Os fundamentos fáticos e jurídicos foram explicitados na peça de ingresso.
Gratuidade da justiça deferida.
Pedido de tutela indeferido.
Os réus apresentaram suas contestações.
Não havendo manifestação das partes quanto a produção de outras provas, os autos vieram-me conclusos para julgamento. É o relatório.
DECIDO.
II Inicialmente cabe registrar que não se revela possível o pleito de inversão do ônus da prova por se tratar de dano ambiental, pois ele NÃO pode ser imputado aos réus, senão de forma indireta por suposta omissão, motivo porque impossível de aplicabilidade o artigo 373, §1º, do Código de Processo Civil.
Outrossim, o fundamento do IBAMA ao arguir a preliminar de inépcia de inicial é de que os pedidos formulados pelas partes autoras são excessivamente genéricos e imprecisos.
Ocorre que, somente após a apreciação do mérito será possível quantificar e dimensionar o dano sofrido, caso este seja comprovado, de modo que tal argumento não é suficiente para configurar inépcia da inicial que, segundo o § 1º, do artigo 330, do CPC, ocorre apenas quando: faltar na inicial pedido ou causa de pedir, o pedido for indeterminado, da narração dos fatos não decorrer logicamente a conclusão e contiver pedidos incompatíveis entre si.
Superadas as questões processuais, passo agora ao exame do mérito.
O artigo 1º da Medida Provisória n. 908 de 28 de novembro de 2019 instituiu auxílio emergencial pecuniário, no valor de R$ 1.996,00 (um mil novecentos e noventa e seis reais), a ser pago em duas parcelas iguais, para os pescadores profissionais artesanais inscritos e ativos no Registro Geral da Atividade Pesqueira, com atuação em área marinha ou em área estuarina, domiciliados nos municípios afetados pelas manchas de óleo, conforme relação disponível no sítio eletrônico do IBAMA (Instituto Brasileiro do Meio Ambiente e dos Recursos Naturais Renováveis), até a data de publicação da referida medida provisória.
A exposição de motivos da Medida Provisória n. 908/2019, esclarece, a propósito, que: “Segundo informações do Instituto Brasileiro do Meio Ambiente e dos Recursos Naturais Renováveis - IBAMA, aproximadamente 100 municípios, distribuídos nos 9 estados da costa do nordeste brasileiro, foram atingidos pelas manchas de óleo, com diferentes níveis de impacto”.

> **Linhas de dados**
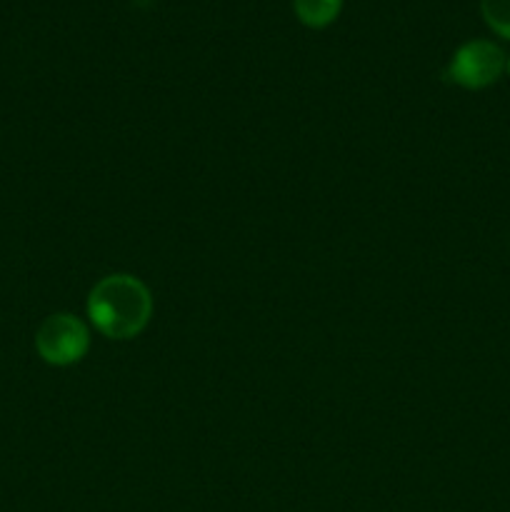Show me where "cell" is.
Returning a JSON list of instances; mask_svg holds the SVG:
<instances>
[{"instance_id":"obj_1","label":"cell","mask_w":510,"mask_h":512,"mask_svg":"<svg viewBox=\"0 0 510 512\" xmlns=\"http://www.w3.org/2000/svg\"><path fill=\"white\" fill-rule=\"evenodd\" d=\"M88 315L95 328L113 340H130L143 333L153 315V295L133 275H108L90 290Z\"/></svg>"},{"instance_id":"obj_2","label":"cell","mask_w":510,"mask_h":512,"mask_svg":"<svg viewBox=\"0 0 510 512\" xmlns=\"http://www.w3.org/2000/svg\"><path fill=\"white\" fill-rule=\"evenodd\" d=\"M88 328L75 315L58 313L43 320L35 335L40 358L50 365H73L88 353Z\"/></svg>"},{"instance_id":"obj_3","label":"cell","mask_w":510,"mask_h":512,"mask_svg":"<svg viewBox=\"0 0 510 512\" xmlns=\"http://www.w3.org/2000/svg\"><path fill=\"white\" fill-rule=\"evenodd\" d=\"M503 68L505 55L498 45L490 43V40H470L453 55L445 78L463 85V88L478 90L495 83L500 73H503Z\"/></svg>"},{"instance_id":"obj_4","label":"cell","mask_w":510,"mask_h":512,"mask_svg":"<svg viewBox=\"0 0 510 512\" xmlns=\"http://www.w3.org/2000/svg\"><path fill=\"white\" fill-rule=\"evenodd\" d=\"M340 3H343V0H293L298 18L303 20V23L313 25V28L328 25L330 20L338 15Z\"/></svg>"},{"instance_id":"obj_5","label":"cell","mask_w":510,"mask_h":512,"mask_svg":"<svg viewBox=\"0 0 510 512\" xmlns=\"http://www.w3.org/2000/svg\"><path fill=\"white\" fill-rule=\"evenodd\" d=\"M480 8L490 28L510 38V0H480Z\"/></svg>"},{"instance_id":"obj_6","label":"cell","mask_w":510,"mask_h":512,"mask_svg":"<svg viewBox=\"0 0 510 512\" xmlns=\"http://www.w3.org/2000/svg\"><path fill=\"white\" fill-rule=\"evenodd\" d=\"M508 68H510V63H508Z\"/></svg>"}]
</instances>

> **A fazer**
A - Substitua "ônus da prova" por "encargo probatório" no trecho da decisão judicial, de "II Inicialmente cabe" a "genéricos e imprecisos.".
B - Retome o trecho da decisão judicial sobre o auxílio emergencial aos pescadores a partir do ponto em que ele termina.
As linhas vêm de outra fonte.

> **Respostas do exercício**
A -
II Inicialmente cabe registrar que não se revela possível o pleito de inversão do encargo probatório por se tratar de dano ambiental, pois ele NÃO pode ser imputado aos réus, senão de forma indireta por suposta omissão, motivo porque impossível de aplicabilidade o artigo 373, §1º, do Código de Processo Civil.
Outrossim, o fundamento do IBAMA ao arguir a preliminar de inépcia de inicial é de que os pedidos formulados pelas partes autoras são excessivamente genéricos e imprecisos.

B -
No sítio eletrônico da Marinha do Brasil, consta, por sua vez, que: “O crime ambiental que afetou a costa brasileira do Nordeste e Sudeste, desde 30 de agosto de 2019, é inédito e sem precedentes na nossa história, por ter ocorrido sem que o responsável tenha se apresentado voluntariamente e, também, prestado apoio para conter o derramamento de óleo.
Desde o início da identificação das primeiras manchas de óleo, o Grupo de Acompanhamento e Avaliação (GAA), composto pela MB, IBAMA e ANP, juntamente com instituições governamentais (federais, estaduais e municipais), demais Forças Armadas, comunidade científica, universidades, além da valorosa participação de voluntários, uniram esforços para mitigar os efeitos do óleo, com êxito.
Da mesma forma, a MB iniciou uma investigação complexa, contando com a participação de diversas instituições, técnicas, científicas e especializadas, brasileiras e estrangeiras, exigindo conhecimento em várias áreas de estudo: oceanografia, meteorologia, química do petróleo e seus derivados, modelagem matemática, estatística e criminalística.
A MB tem trabalhado de forma cooperativa com o inquérito criminal instaurado pela Polícia Federal e realizado reuniões com representantes da CPI do Óleo, de modo a mantê-los a par da complexidade do trabalho e da evolução sobre a apuração desse inédito incidente.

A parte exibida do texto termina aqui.